EN : Que signifie tous les poissons qui jalonnent le film ? Quelle métaphore se cache derrière ?
GM : Pour moi ça pourrait se rapprocher d'une symbolique de l'inconscient, mais je n'ai pas vraiment pensé à la métaphore. Quand j'ai écrit le scénario, il s'agissait de scènes très longues, de gros blocs de dialogues entre les personnages, ce qui constituait une réelle volonté de ma part. À un moment je me suis dit que ce serait bien que le personnage principal, Jean-François, fasse des rêves qu'il ne comprenne pas lui-même. Moi-même j'ai été marqué par un rêve ou je rencontrais un poisson dans la rue, de plus je suis très intéressé par les têtes de poissons sur les étals, chez le poissonnier. Cela me fascine, cette tête de carrelet avec les yeux d'un côté, la bouche de l'autre... Avant le film, je faisais déjà moi aussi des photos de poissons ; je lui ai donc transféré cette obsession. Je voulais que ces rêves soient à la fois drôles, étrange et étonnants, un peu perturbants. Le scénario n'a choqué personne, alors que je pensais que ça soulèverait des réactions. De même, il y a une dernière lecture : on ignore si le film entier n'est pas un rêve éveillé.
EN : Qui vous influence, en matière de réalisation ?
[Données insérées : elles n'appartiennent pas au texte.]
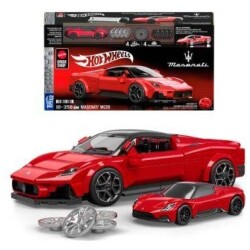 Mattel Brick shop Hot Wheels Speed series Maserati MASERATI
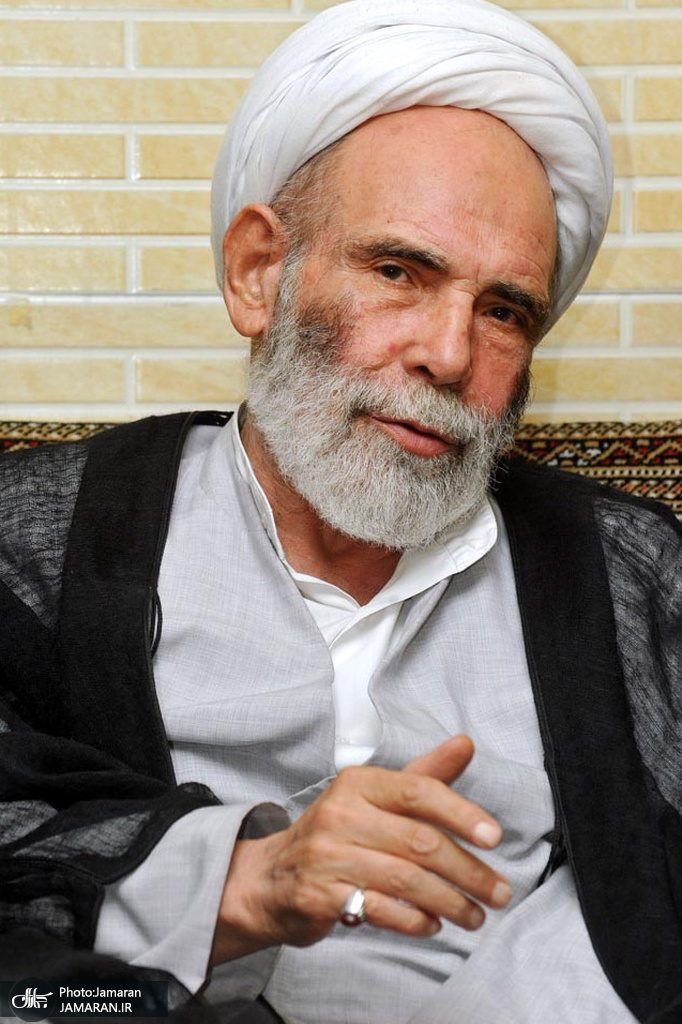 آیةالله حاج آقا مجتبی تهرانی
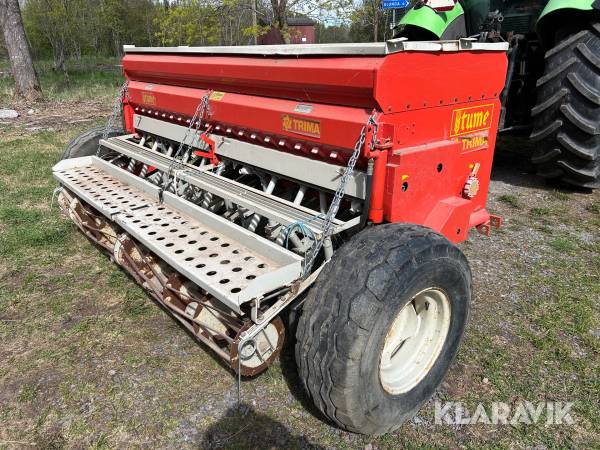 Såmaskin Tume HKL250B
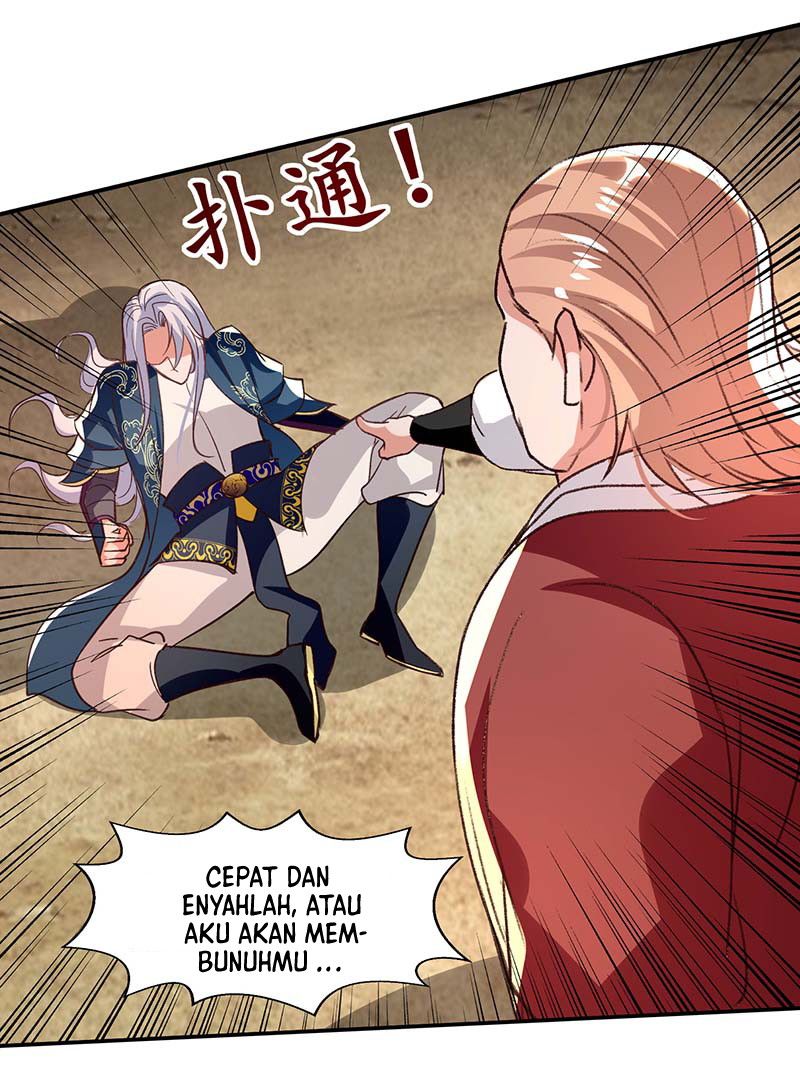 Against The Heaven Supreme Chapter 123 Gambar 4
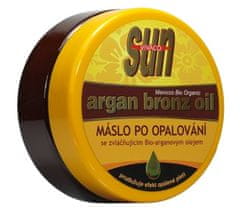 Máslo po opalování s BIO arganovým olejem SUN VIVACO  200 ml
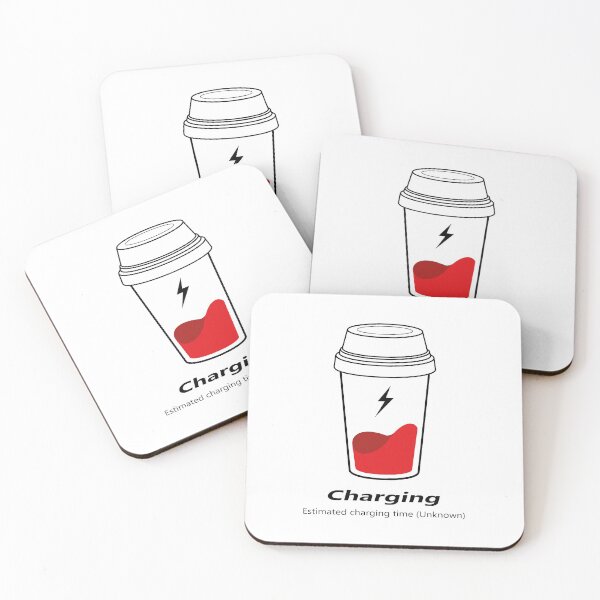 Artikelvorschau, Kaffee aufladen entworfen und verkauft von Marzuqi Che Rose.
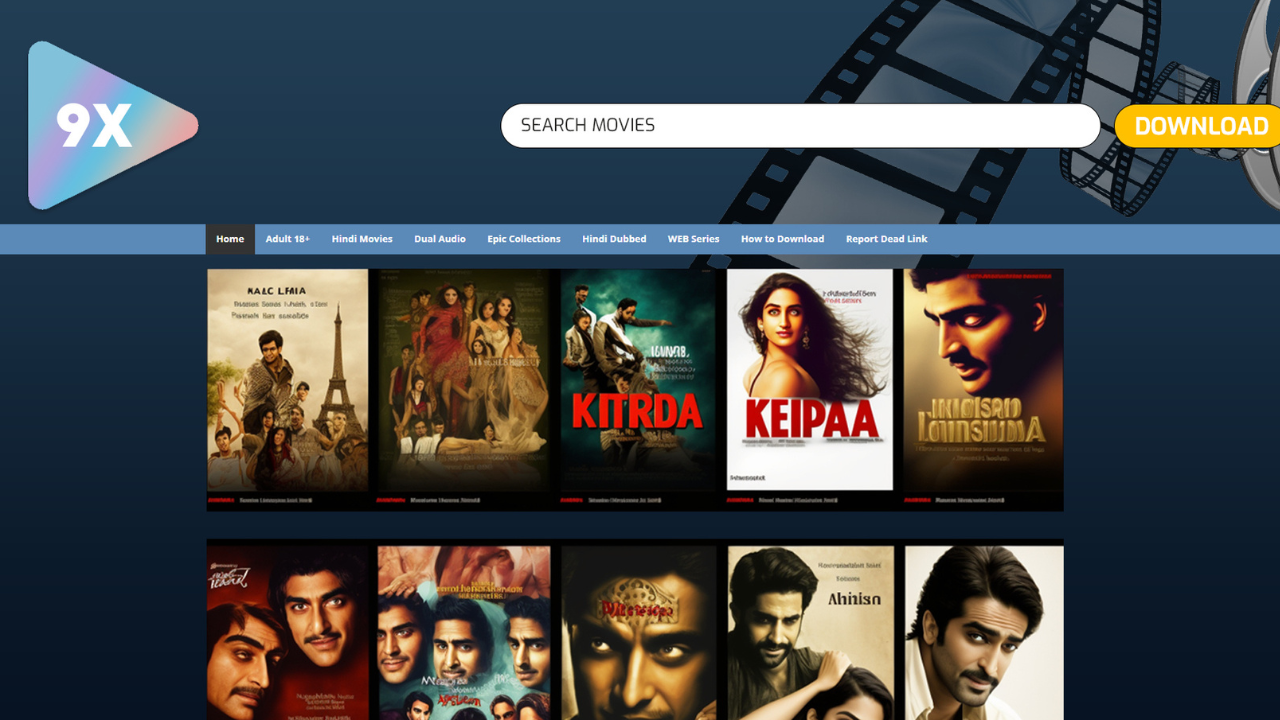 Some Good Features of 9xflix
GM : Robert Altman, dans la première manière : j'ai été très influencé par les personnages de M*A*S*H, un peu névrosés, avec un humour lié à la folie. Fellini m'a beaucoup marqué aussi. Une scène de L'art de séduire reprend un moment de La Dolce vita où les personnages cernent un poisson mort, et se demandent de quoi il s'agit. C'est pratiquement la même scène dans mon film, avec les mêmes dialogues, et je m'en suis rendu compte après, lorsque je l'ai revisionné. Parallèlement, je suis un grand admirateur de Kusturica, de Paul Thomas Anderson, de Woody Allen...
Le film vient de sortir en salles, quels projets pour la suite ?
J'espère que le film va marcher, malgré le fait qu'il ne soit pas calibré sur un format télévisuel. Si cela marche, cela va me permettre d'acquérir une certaine confiance, et de continuer, certainement dans le registre de la comédie, car c'est un vrai plaisir de distraire le public.